What you need to do:
Copy every row below word for word, leaving out the pictures.

◇ ◇ ◇

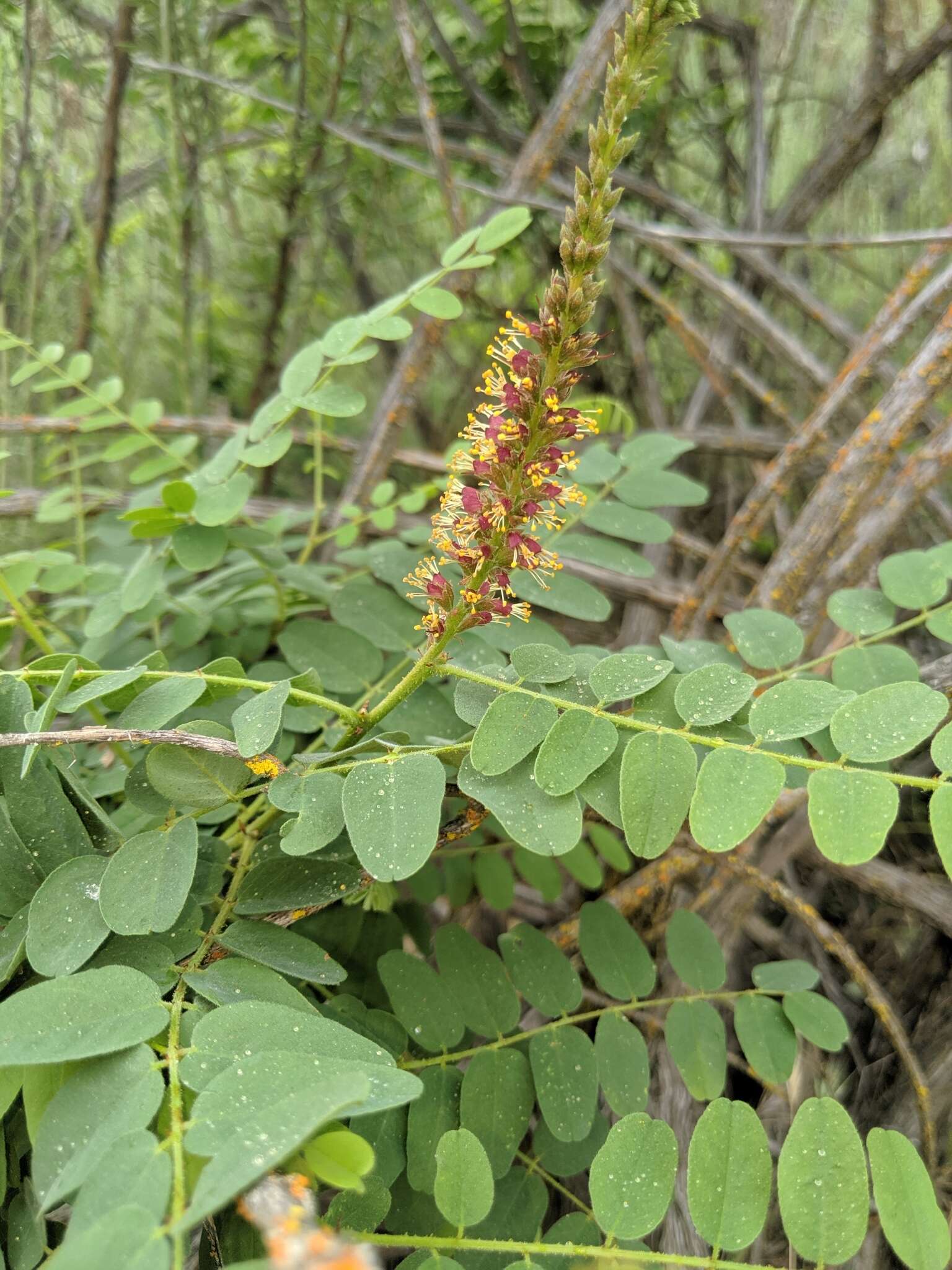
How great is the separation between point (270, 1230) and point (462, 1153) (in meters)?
0.27

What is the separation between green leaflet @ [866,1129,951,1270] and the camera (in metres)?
0.54

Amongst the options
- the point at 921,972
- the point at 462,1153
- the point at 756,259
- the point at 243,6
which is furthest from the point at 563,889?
the point at 243,6

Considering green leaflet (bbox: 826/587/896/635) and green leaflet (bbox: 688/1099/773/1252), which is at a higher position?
green leaflet (bbox: 826/587/896/635)

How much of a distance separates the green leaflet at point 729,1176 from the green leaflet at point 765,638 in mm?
369

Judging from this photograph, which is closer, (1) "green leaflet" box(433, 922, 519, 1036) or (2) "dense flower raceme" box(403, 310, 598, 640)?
(2) "dense flower raceme" box(403, 310, 598, 640)

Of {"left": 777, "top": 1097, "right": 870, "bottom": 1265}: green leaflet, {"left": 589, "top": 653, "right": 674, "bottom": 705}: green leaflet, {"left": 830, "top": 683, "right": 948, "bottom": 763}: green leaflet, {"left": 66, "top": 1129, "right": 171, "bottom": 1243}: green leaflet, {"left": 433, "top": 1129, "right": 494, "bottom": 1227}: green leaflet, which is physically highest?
{"left": 830, "top": 683, "right": 948, "bottom": 763}: green leaflet

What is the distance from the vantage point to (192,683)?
0.65 m

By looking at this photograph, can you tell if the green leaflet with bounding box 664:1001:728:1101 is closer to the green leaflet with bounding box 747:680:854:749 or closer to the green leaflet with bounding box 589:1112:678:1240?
the green leaflet with bounding box 589:1112:678:1240

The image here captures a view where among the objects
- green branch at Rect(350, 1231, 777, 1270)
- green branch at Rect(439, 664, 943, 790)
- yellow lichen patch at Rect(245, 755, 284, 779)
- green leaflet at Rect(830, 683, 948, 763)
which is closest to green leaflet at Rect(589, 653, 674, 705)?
green branch at Rect(439, 664, 943, 790)

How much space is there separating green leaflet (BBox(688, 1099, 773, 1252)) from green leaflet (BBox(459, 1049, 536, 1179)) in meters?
0.14

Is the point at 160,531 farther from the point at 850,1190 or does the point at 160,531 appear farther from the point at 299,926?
the point at 850,1190

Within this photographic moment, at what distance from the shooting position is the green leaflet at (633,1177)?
55 cm

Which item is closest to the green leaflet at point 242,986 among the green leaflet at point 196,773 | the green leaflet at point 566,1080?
the green leaflet at point 196,773

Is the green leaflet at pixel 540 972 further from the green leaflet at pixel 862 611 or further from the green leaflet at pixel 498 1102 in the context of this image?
the green leaflet at pixel 862 611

◇ ◇ ◇

Exercise answer:
How great is the separation between point (270, 1230) and point (462, 1153) (in meters)?
0.27

What is the separation between green leaflet @ [866,1129,951,1270] and the camera (in metres)?
0.54

Amongst the options
- the point at 921,972
- the point at 462,1153
- the point at 756,259
- the point at 243,6
which is furthest from the point at 563,889?
the point at 243,6

Considering green leaflet (bbox: 826/587/896/635) and green leaflet (bbox: 688/1099/773/1252), which is at a higher position?
green leaflet (bbox: 826/587/896/635)

How much of a distance separates the green leaflet at point 729,1176 from the green leaflet at point 765,638 in mm?
369

Judging from this photograph, which is closer, (1) "green leaflet" box(433, 922, 519, 1036) or (2) "dense flower raceme" box(403, 310, 598, 640)?
(2) "dense flower raceme" box(403, 310, 598, 640)

Of {"left": 777, "top": 1097, "right": 870, "bottom": 1265}: green leaflet, {"left": 589, "top": 653, "right": 674, "bottom": 705}: green leaflet, {"left": 830, "top": 683, "right": 948, "bottom": 763}: green leaflet, {"left": 66, "top": 1129, "right": 171, "bottom": 1243}: green leaflet, {"left": 433, "top": 1129, "right": 494, "bottom": 1227}: green leaflet, which is physically highest?
{"left": 830, "top": 683, "right": 948, "bottom": 763}: green leaflet

What is the distance from the vantage point to (192,683)?
0.65 m

By looking at this photograph, can you tell if the green leaflet with bounding box 664:1001:728:1101 is closer to the green leaflet with bounding box 747:680:854:749 or closer to the green leaflet with bounding box 589:1112:678:1240?
the green leaflet with bounding box 589:1112:678:1240

The image here captures a view where among the objects
- green branch at Rect(350, 1231, 777, 1270)
- green branch at Rect(439, 664, 943, 790)
- yellow lichen patch at Rect(245, 755, 284, 779)
- green leaflet at Rect(830, 683, 948, 763)
which is closest to green leaflet at Rect(589, 653, 674, 705)?
green branch at Rect(439, 664, 943, 790)

How much space is there separating green leaflet (BBox(688, 1099, 773, 1252)) from green leaflet (BBox(459, 1049, 536, 1179)) in meters?
0.14

Is the point at 160,531 farther from the point at 850,1190 or does the point at 160,531 appear farther from the point at 299,926?
the point at 850,1190

Within this photographic moment, at what distance from the shooting position is the green leaflet at (633,1177)?
55 cm

Which item is closest to the green leaflet at point 242,986 among the green leaflet at point 196,773 | the green leaflet at point 566,1080?
the green leaflet at point 196,773

Is the green leaflet at pixel 540 972 further from the green leaflet at pixel 862 611 or further from the green leaflet at pixel 498 1102 in the context of this image?
the green leaflet at pixel 862 611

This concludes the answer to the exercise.